The 10 new pilot National parks are:
- Sanjiangyuan (literally “Source of Three Rivers”) National Park: The first park to be established, located in the northwest province of Qinghai. The largest of the parks it sits in the Tibetan Plateau and protects the sources of three of China’s largest rivers: the Yellow, the Yangtze, and the Lancang (or Mekong). Home to many different types of vegetation such as coniferous forest, broad-leaved forest, bush wood, and marshy grassland.
- Giant Panda National Park: stretches across parts of Sichuan, Ningxia, and Shaanxi provinces. A conglomeration of 80 different protected areas that are home to the majority of China’s wild giant panda population, including 67 previously established panda reserves. In addition to giant pandas, it is home to more than 8,000 other wildlife species including Sichuan snub-nosed monkeys.
- National Park for Siberian Tigers and Siberian Leopards: Spans across the southern region of Laoyeling between Jilin and Heilongjiang Provinces, bordering Russia in the northeast. Aims to protect Siberian tigers and leopards and covers 25% of the total area of the Siberian tiger and Siberian leopard habitats in China, including more than 75% of the animals’ total wild population.
- Shennongjia National Park: Located in the west of Hubei Province, well-known for its vast expanse of primeval forests. Home to a number of the world’s endangered species including the clouded leopard and Sichuan snub-nosed monkey and a huge variety of medicinal herbs, also listed as a world heritage by UNESCO in 2016. The forested area attracts large numbers of tourists every year because of legends about the mysterious “Wild Man or Man Monkey)” said to be found in the mountains.
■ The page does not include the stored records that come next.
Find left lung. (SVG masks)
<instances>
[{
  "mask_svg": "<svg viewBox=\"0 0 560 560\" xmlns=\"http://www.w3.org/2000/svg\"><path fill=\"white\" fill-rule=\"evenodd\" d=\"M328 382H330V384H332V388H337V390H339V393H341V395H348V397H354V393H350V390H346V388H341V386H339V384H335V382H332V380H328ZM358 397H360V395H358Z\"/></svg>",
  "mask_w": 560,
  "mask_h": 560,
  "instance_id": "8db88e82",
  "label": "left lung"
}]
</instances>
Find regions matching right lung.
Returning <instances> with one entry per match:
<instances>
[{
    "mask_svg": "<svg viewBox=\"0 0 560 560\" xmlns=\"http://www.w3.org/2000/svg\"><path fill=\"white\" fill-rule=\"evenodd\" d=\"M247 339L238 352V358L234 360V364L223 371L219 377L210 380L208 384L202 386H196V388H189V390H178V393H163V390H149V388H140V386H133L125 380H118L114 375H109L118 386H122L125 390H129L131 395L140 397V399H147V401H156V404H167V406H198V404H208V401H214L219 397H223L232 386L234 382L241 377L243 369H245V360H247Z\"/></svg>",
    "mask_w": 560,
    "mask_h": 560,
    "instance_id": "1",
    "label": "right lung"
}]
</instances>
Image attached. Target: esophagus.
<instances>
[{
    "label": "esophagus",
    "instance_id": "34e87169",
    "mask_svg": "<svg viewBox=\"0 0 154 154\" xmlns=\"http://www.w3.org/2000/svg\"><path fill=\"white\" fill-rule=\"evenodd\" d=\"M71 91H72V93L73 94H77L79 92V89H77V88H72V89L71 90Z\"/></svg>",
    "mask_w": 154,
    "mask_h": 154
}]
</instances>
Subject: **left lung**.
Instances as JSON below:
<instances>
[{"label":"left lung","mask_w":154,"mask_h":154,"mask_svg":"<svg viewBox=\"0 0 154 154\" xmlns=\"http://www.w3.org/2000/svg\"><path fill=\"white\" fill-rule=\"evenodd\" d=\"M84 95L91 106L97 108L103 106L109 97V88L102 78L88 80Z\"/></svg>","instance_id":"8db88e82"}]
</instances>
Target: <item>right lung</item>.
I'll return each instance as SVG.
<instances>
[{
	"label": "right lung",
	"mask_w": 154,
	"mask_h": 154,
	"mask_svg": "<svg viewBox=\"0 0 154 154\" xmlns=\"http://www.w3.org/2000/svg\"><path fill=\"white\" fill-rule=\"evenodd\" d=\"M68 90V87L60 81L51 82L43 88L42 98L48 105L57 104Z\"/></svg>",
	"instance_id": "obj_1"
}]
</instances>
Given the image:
- Qianjiangyuan (literally: the source of Qiantang River) National Park: In Zhejiang Province at the source of the Qiantang River features a wide range of primary forest. Home to threatened animals such as the Elliot’s pheasant and tufted deer, both native to China and also has a variety of seed plants.
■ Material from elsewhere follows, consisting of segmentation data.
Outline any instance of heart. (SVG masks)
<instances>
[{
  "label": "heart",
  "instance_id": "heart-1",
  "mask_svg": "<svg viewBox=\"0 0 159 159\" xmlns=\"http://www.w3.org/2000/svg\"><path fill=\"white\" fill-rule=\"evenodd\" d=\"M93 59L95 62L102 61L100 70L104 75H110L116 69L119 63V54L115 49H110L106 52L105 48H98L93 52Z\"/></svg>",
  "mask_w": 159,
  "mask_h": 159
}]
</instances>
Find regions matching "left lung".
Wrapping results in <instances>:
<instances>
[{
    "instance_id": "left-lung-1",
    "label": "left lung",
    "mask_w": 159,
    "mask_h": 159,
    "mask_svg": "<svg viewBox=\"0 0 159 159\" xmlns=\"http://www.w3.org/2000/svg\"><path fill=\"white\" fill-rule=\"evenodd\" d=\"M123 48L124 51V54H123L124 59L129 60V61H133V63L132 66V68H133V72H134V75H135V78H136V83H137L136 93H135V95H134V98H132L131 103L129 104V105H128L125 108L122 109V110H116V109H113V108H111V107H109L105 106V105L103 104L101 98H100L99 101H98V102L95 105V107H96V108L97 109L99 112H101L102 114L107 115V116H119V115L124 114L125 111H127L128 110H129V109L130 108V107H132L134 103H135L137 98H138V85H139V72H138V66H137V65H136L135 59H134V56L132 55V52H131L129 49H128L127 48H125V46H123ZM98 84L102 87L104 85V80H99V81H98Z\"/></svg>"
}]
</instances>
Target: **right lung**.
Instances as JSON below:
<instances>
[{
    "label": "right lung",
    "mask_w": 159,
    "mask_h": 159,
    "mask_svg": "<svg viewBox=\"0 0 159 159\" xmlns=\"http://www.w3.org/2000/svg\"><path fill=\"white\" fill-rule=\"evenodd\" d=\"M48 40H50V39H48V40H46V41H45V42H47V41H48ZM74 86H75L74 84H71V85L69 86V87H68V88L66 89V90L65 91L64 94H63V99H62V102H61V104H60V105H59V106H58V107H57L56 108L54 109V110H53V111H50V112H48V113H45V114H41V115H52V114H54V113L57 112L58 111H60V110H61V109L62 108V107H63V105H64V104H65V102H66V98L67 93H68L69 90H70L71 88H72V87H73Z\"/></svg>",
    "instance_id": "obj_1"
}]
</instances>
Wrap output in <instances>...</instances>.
- Mount Nanshan National Park: Located in central Hunan Province, this area is well-known for its complete ecological system and abundant fauna and flora resources. It’s also a stopover site for tens of thousands of migratory birds.
- Mount Wuyi National Park: Dubbed as “one of the most spectacular mountain regions of southeastern China,” Wuyishan Nature Park in the Fujian Province is well known for its abundance of deep canyons, dense forests, waterfalls, and some endangered animals and is home to the South China tiger and hairy-fronted muntjac.
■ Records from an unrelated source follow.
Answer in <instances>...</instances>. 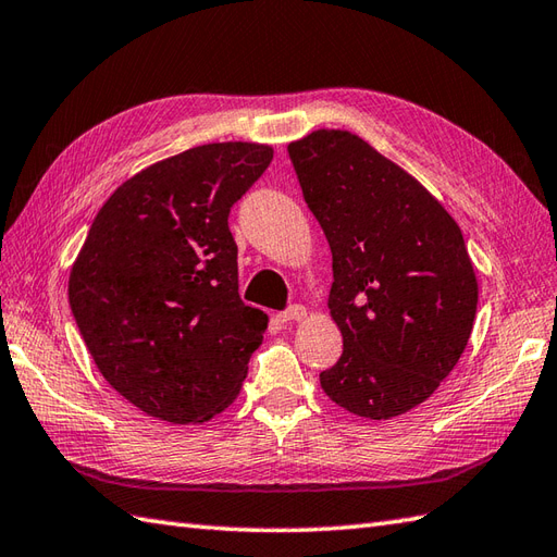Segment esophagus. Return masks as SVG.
<instances>
[{
  "instance_id": "esophagus-1",
  "label": "esophagus",
  "mask_w": 557,
  "mask_h": 557,
  "mask_svg": "<svg viewBox=\"0 0 557 557\" xmlns=\"http://www.w3.org/2000/svg\"><path fill=\"white\" fill-rule=\"evenodd\" d=\"M307 317V310L302 305H290L286 312L278 314V321H283V324H290V321H300Z\"/></svg>"
}]
</instances>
- Great Wall National Park: The only historic relic in the 10 pilot parks and located in Yanqing District, Beijing, this area protects the World Geopark, the Badaling and Ming Dynasty Tombs, the Badaling Forest Park, and the Badaling Great Wall world cultural heritage.
- Pudacuo National Park: Located in Yunnan Province, about 40 minutes’ drive from central Shangri-la this is home to more than 20 percent of China’s known species of flora and renowned for its well-preserved primitive landscape, including lakes, wetlands, forests, meadows, streams, brooks, rare plants and rare animals. Tibetan culture and customs are also important parts of the park.
- Mount Qilian National Park: Qilian Mountains are a rugged mountain range on the border of Qinghai and Gansu provinces, with an ecosystem home to snow leopards and white-lipped deer. The altitude of Qilian Mountains ranges from 4,000 to 6,000 meters and mountain snow forms a glacial and imposing landscape with snow covering the mountain tops all year long and livestock herds grazing in the well-watered valleys.